WORK INSTRUCTIONS
Set out the lines of the records as a numbered list, starting at the line that contains "What distance from the lens" and ending with the final line of the records, and leave out blank lines and pictures.

ENTRIES SUPPLIED
================

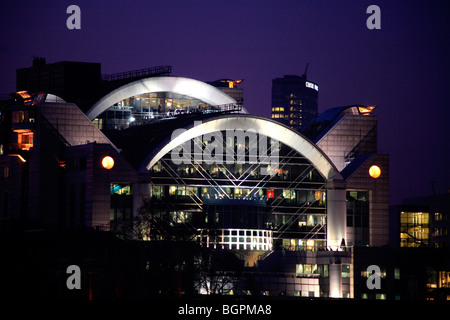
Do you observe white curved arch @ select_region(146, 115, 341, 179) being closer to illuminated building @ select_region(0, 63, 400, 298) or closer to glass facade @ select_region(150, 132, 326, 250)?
illuminated building @ select_region(0, 63, 400, 298)

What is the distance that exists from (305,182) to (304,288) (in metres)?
18.7

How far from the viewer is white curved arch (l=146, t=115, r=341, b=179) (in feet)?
529

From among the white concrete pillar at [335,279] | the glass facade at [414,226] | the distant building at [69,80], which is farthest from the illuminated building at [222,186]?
the glass facade at [414,226]

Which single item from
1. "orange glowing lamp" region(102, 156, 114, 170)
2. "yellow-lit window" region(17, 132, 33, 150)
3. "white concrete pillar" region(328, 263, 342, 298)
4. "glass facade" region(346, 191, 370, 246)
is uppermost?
"yellow-lit window" region(17, 132, 33, 150)

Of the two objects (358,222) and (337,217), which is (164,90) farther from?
(358,222)

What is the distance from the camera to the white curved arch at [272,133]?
529ft

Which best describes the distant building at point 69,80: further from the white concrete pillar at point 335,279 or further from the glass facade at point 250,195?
the white concrete pillar at point 335,279

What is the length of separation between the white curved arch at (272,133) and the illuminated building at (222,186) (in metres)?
0.13

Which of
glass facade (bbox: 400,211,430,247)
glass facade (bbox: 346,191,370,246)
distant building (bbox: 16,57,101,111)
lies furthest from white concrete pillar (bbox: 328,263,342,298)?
distant building (bbox: 16,57,101,111)

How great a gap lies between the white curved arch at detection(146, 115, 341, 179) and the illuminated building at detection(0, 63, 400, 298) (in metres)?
0.13

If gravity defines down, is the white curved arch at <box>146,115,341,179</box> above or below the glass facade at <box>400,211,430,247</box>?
above

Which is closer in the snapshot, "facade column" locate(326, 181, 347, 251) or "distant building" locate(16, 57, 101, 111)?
"facade column" locate(326, 181, 347, 251)

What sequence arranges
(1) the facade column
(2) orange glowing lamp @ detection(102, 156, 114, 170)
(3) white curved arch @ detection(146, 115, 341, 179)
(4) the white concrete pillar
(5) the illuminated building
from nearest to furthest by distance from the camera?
(4) the white concrete pillar
(2) orange glowing lamp @ detection(102, 156, 114, 170)
(5) the illuminated building
(3) white curved arch @ detection(146, 115, 341, 179)
(1) the facade column
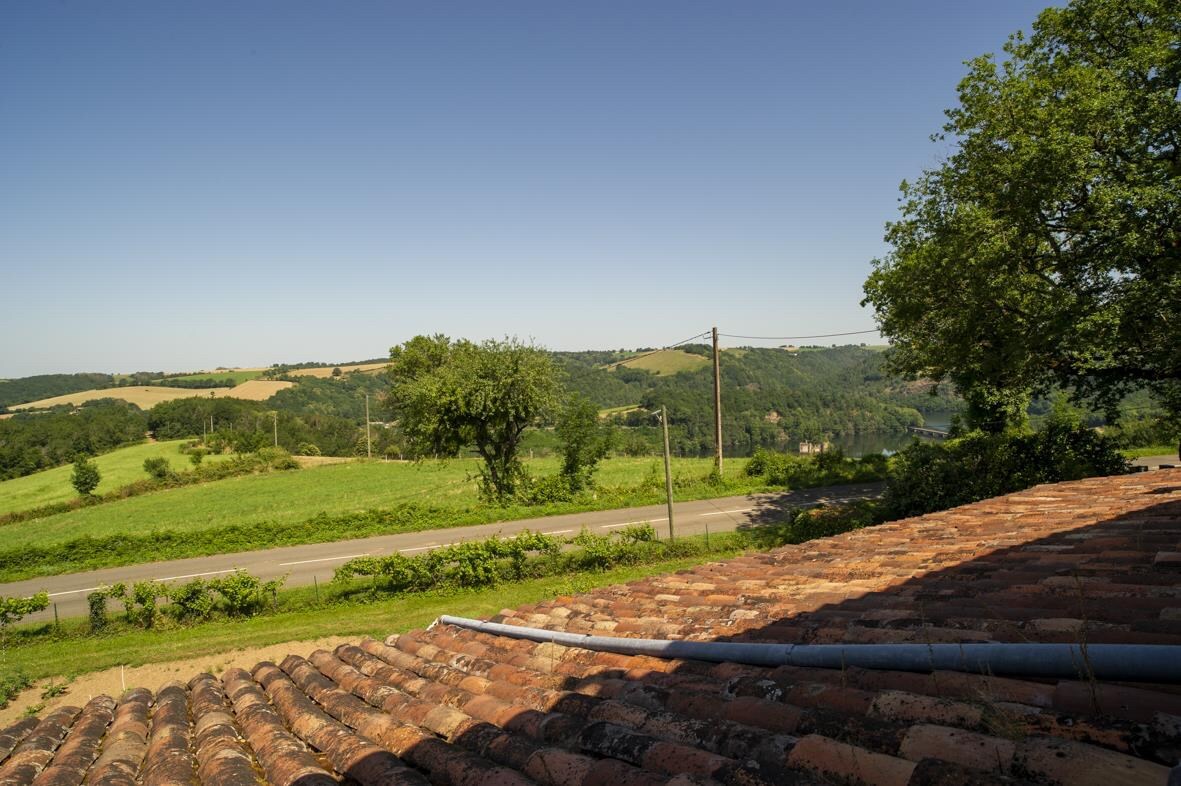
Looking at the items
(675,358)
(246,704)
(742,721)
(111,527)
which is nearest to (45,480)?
(111,527)

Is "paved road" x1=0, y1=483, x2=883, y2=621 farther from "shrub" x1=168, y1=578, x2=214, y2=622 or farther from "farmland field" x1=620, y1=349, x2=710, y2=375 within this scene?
"farmland field" x1=620, y1=349, x2=710, y2=375

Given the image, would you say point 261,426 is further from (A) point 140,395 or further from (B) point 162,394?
(A) point 140,395

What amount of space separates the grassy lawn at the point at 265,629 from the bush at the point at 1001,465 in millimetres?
9251

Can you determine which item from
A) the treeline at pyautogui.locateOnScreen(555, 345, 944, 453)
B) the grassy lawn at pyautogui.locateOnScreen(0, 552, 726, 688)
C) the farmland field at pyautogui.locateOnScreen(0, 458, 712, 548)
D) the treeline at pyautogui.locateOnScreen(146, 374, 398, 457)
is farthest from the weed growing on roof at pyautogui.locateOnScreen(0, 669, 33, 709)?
the treeline at pyautogui.locateOnScreen(146, 374, 398, 457)

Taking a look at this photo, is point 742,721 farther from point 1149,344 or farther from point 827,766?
point 1149,344

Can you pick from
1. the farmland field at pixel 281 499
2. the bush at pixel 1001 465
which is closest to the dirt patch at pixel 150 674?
the farmland field at pixel 281 499

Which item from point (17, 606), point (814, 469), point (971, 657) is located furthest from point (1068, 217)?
point (17, 606)

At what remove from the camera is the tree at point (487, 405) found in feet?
96.2

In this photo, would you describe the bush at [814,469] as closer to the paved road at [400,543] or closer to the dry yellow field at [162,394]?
the paved road at [400,543]

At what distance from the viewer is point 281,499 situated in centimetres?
4300

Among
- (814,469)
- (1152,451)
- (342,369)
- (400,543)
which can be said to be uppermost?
(342,369)

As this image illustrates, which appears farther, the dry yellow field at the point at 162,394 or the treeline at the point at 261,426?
the dry yellow field at the point at 162,394

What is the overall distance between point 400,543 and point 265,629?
32.4 feet

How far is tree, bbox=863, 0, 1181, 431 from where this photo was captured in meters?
13.5
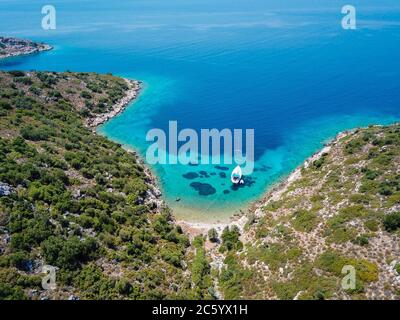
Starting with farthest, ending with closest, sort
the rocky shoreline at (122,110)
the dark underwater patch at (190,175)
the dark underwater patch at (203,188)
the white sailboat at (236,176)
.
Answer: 1. the dark underwater patch at (190,175)
2. the white sailboat at (236,176)
3. the dark underwater patch at (203,188)
4. the rocky shoreline at (122,110)

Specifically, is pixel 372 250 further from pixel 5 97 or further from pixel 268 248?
pixel 5 97

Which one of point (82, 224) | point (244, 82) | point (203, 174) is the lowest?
point (82, 224)

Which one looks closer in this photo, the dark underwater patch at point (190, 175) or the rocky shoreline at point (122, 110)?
the rocky shoreline at point (122, 110)

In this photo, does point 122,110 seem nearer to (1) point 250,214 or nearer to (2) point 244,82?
(2) point 244,82

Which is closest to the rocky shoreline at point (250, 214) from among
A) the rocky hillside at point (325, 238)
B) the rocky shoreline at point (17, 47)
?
the rocky hillside at point (325, 238)

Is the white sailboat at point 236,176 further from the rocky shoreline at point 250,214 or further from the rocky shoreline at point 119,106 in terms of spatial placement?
the rocky shoreline at point 119,106

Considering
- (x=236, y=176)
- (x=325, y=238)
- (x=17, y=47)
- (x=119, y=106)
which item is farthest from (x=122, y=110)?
(x=17, y=47)

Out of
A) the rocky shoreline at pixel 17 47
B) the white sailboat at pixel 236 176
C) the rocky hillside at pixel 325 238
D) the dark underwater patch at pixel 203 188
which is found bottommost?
the rocky hillside at pixel 325 238
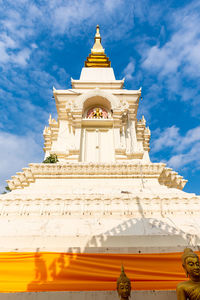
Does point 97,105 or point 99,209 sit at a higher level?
point 97,105

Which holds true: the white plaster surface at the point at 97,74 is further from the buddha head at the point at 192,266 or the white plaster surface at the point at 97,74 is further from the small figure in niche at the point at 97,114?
the buddha head at the point at 192,266

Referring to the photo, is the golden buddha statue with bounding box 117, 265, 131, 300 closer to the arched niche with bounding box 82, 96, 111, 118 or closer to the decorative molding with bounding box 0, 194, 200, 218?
the decorative molding with bounding box 0, 194, 200, 218

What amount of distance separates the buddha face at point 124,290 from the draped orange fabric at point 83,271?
2.94 ft

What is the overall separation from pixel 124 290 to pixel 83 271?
131 cm

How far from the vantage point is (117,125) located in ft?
41.5

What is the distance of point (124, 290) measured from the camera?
2508 mm

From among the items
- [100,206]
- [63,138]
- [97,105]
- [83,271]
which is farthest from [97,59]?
[83,271]

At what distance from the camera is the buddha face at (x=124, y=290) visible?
2500 mm

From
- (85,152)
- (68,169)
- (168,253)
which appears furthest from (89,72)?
(168,253)

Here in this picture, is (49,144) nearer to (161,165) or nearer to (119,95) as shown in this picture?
(119,95)

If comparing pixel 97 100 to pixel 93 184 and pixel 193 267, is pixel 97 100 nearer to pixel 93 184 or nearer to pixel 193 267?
pixel 93 184

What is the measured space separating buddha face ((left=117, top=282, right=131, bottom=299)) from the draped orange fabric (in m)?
0.90

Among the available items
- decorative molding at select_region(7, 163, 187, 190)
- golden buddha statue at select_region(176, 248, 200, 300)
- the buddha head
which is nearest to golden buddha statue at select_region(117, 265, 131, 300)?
golden buddha statue at select_region(176, 248, 200, 300)

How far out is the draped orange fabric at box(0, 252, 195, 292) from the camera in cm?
333
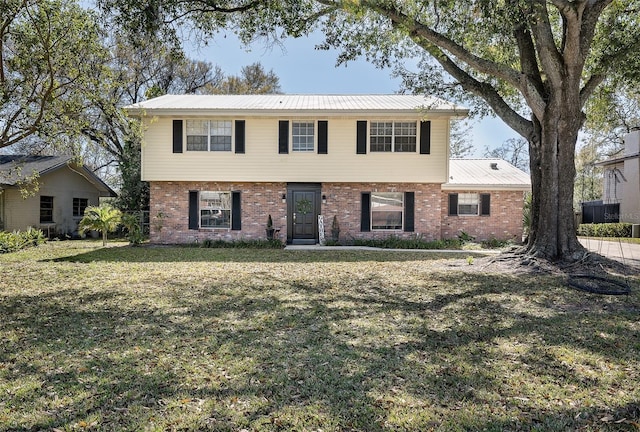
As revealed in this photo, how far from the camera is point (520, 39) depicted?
9.59 m

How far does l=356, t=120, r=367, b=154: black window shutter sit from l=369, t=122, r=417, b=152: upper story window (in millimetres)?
244

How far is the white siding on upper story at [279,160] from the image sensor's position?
46.9 ft

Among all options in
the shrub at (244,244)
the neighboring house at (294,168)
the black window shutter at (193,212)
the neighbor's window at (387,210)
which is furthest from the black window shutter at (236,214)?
the neighbor's window at (387,210)

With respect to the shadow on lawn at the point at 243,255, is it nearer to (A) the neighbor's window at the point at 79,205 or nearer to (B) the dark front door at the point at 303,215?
(B) the dark front door at the point at 303,215

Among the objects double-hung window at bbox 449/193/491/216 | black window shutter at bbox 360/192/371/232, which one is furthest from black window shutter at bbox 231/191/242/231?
double-hung window at bbox 449/193/491/216

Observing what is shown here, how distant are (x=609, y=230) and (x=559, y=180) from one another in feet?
47.2

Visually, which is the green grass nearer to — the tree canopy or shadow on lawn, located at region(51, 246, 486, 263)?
shadow on lawn, located at region(51, 246, 486, 263)

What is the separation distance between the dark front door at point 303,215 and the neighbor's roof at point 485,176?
17.7 feet

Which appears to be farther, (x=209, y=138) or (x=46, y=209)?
(x=46, y=209)

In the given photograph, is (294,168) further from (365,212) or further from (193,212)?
(193,212)

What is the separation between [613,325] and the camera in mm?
4758

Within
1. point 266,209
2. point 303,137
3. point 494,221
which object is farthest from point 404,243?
point 303,137

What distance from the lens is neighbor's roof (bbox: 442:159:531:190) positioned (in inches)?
631

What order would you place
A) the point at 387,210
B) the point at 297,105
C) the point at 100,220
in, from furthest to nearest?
the point at 387,210, the point at 297,105, the point at 100,220
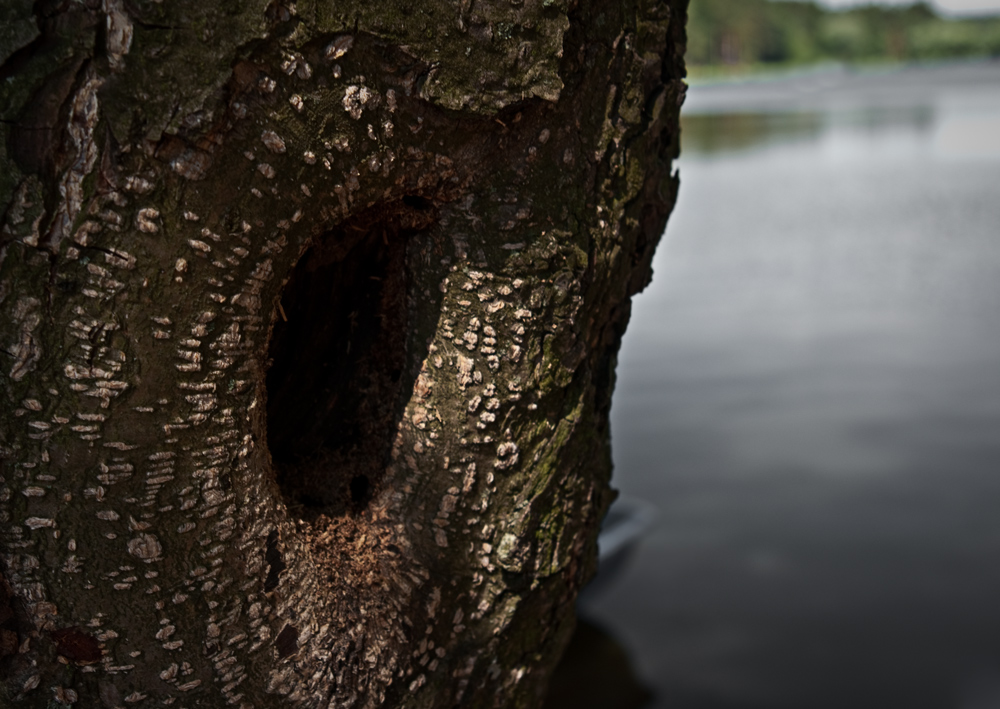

================

SOLUTION TO THIS EXERCISE
1. What distance from the lens is neighbor's roof (bbox: 442:159:531:190) positioned (in inches)?
2. 631
3. What order would you place
4. A) the point at 387,210
5. B) the point at 297,105
6. C) the point at 100,220
7. in, from furthest to nearest?
8. the point at 387,210, the point at 297,105, the point at 100,220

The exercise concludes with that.